-- start Document passage --

# Silent Spinner... not so silent??



## Tillski (Jan 8, 2009)

Hi

I am wanting to get a silent spinner for our cage, partially because the current one drives me crazy and secondly because it would cut down on squabbles between the two hammies (although last night they were running alongside each other although I'm sure this sharing attitude won't last long!)

The one on the pets at home website has one or two bad reviews, saying that it is actually not that silent… anyone have experience of this wheel? Regular Silent Spinner Exercise Wheel for Hamsters and Gerbils by Superpet-Exercise-Pets at Home: Buy Pet Supplies from our Online UK Pet Shop

Which is the best and where can I get it for a good price? Does anyone know if pets at home do any others in store apart from what's on the site

Also, for anyone that has read my other threads I have finally located the hamsters peeing spot! I never thought I would find that so exciting! Lol, had a good look/feel/sniff round last night (not the most pleasant) and they do it in their separate 'exercise' cage which is handy from a cleaning point of view as I can cut it off whilst doing it and it's a much smaller area than cleaning the main cage more than once a week. Good little hamsters! :thumbup:


----------



## EmzieAngel (Apr 22, 2009)

I had bought a silent spinner from pets at home and it still made the same noise.


----------



## cherrie_b (Dec 14, 2008)

haha!! I am glad you found the wee space! :thumbup:

I have 5 regular silent spinners and they are great...if you want extra silent spinning, you could add some vaseline/veg oil to the spinning mechanism. 

I also have the biggest silent spinner and this works by a different mechanism and is not that silent...so vaseline had to go on it!

[email protected] only sell the regular, 6.5inch, silent spinners. Currently, they are the cheapest around!


----------



## Chinquary (Mar 5, 2009)

They aren't silent as such, but they make a hell of a less racket than normal ones. I've had to buy a new one though, because it got very noisy through wear.

Due to the actual running on the wheel and friction, it would be impossible to have a completely silent wheel.
Also, some noise comes from what the wheel is on, rather than the wheel itself. For example, I find that when fixed on the cage bars, it causes the bars to resonate, but when it is on the stand in the tank, it wobbles a bit more on the floor.

But still, much much quieter than say the savic ones.


----------



## Marcia (Mar 10, 2009)

I've found that mine arn't that quiet either but their still much more quiet than the other ones i had lol


----------



## Tillski (Jan 8, 2009)

I went for the flying saucer one in the end as i thought we might not have enough height in the cage for the silent spinner as it has a sort of pyramid shaped top. One of the hamsters has investigated it so far but doesn't quite know how to work it properly and seems to have given up - it did look a little awkward to co-ordinate - anyone else have difficulties with theirs?

-- end Document passage --
-- start Raw data --

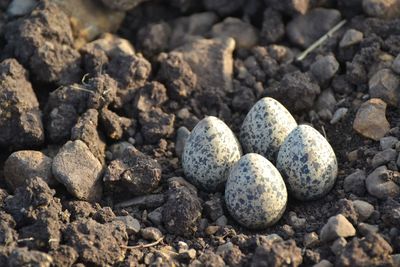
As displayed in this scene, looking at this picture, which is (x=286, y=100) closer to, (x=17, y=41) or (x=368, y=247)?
(x=368, y=247)

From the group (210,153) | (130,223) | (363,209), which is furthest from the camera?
(210,153)

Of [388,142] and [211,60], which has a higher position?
[211,60]

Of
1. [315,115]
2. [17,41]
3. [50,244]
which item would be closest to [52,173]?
[50,244]

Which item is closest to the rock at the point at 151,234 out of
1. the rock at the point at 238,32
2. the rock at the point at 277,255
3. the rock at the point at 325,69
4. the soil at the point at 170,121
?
the soil at the point at 170,121

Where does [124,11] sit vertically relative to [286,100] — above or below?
above

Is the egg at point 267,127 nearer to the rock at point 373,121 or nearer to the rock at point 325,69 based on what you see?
the rock at point 373,121

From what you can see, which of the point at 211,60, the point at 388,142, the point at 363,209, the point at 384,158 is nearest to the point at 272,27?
the point at 211,60

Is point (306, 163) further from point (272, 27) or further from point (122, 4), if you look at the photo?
point (122, 4)
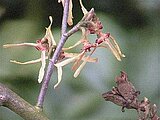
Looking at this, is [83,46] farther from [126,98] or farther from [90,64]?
[90,64]

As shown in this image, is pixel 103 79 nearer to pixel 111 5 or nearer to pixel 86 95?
pixel 86 95

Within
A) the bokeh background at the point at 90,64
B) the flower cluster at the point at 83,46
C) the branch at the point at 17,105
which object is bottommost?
the bokeh background at the point at 90,64

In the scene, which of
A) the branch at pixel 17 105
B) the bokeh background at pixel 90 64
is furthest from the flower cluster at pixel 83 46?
the bokeh background at pixel 90 64

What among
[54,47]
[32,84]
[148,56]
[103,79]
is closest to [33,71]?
[32,84]

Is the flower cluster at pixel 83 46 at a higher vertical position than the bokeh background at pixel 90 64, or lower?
higher

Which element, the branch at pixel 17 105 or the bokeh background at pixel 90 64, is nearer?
the branch at pixel 17 105

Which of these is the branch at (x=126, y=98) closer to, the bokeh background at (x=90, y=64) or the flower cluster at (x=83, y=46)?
the flower cluster at (x=83, y=46)

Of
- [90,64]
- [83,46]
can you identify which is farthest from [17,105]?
[90,64]
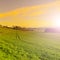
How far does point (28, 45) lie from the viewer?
3230 mm

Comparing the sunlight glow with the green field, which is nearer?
the green field

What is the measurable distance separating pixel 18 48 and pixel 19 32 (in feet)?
1.05

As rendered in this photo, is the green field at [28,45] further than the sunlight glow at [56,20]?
No

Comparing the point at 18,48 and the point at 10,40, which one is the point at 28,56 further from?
the point at 10,40

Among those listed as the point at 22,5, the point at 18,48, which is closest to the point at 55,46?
the point at 18,48

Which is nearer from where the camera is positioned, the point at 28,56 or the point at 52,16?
the point at 28,56

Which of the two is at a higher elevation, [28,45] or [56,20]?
[56,20]

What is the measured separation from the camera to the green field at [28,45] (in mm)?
3102

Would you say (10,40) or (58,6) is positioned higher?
(58,6)

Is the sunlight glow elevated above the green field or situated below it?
above

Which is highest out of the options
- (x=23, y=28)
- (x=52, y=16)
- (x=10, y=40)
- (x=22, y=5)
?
(x=22, y=5)

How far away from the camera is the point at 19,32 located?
131 inches

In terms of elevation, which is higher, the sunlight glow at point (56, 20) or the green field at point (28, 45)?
the sunlight glow at point (56, 20)

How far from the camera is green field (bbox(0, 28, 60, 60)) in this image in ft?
10.2
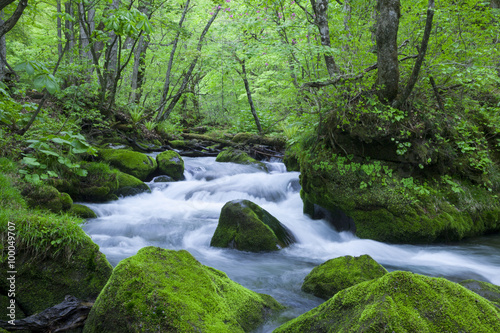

-- end Raw data --

▸ Goal 1: Set down everything in the silent spinner thread from "Also, for anyone" down to "(Apr 22, 2009)", word for word.
▸ Goal 2: Report every line of the entries that contains the string "higher", treating uppercase and lowercase as different.

▸ Result 1:
Also, for anyone that has read my other threads I have finally located the hamsters peeing spot! I never thought I would find that so exciting! Lol, had a good look/feel/sniff round last night (not the most pleasant) and they do it in their separate 'exercise' cage which is handy from a cleaning point of view as I can cut it off whilst doing it and it's a much smaller area than cleaning the main cage more than once a week. Good little hamsters! :thumbup:


----------



## EmzieAngel (Apr 22, 2009)

▸ Result 2:
Of [388,142] and [211,60], which has a higher position?
Is the flower cluster at pixel 83 46 at a higher vertical position than the bokeh background at pixel 90 64, or lower?
higher
Which of the two is at a higher elevation, [28,45] or [56,20]?
Would you say (10,40) or (58,6) is positioned higher?
In terms of elevation, which is higher, the sunlight glow at point (56, 20) or the green field at point (28, 45)?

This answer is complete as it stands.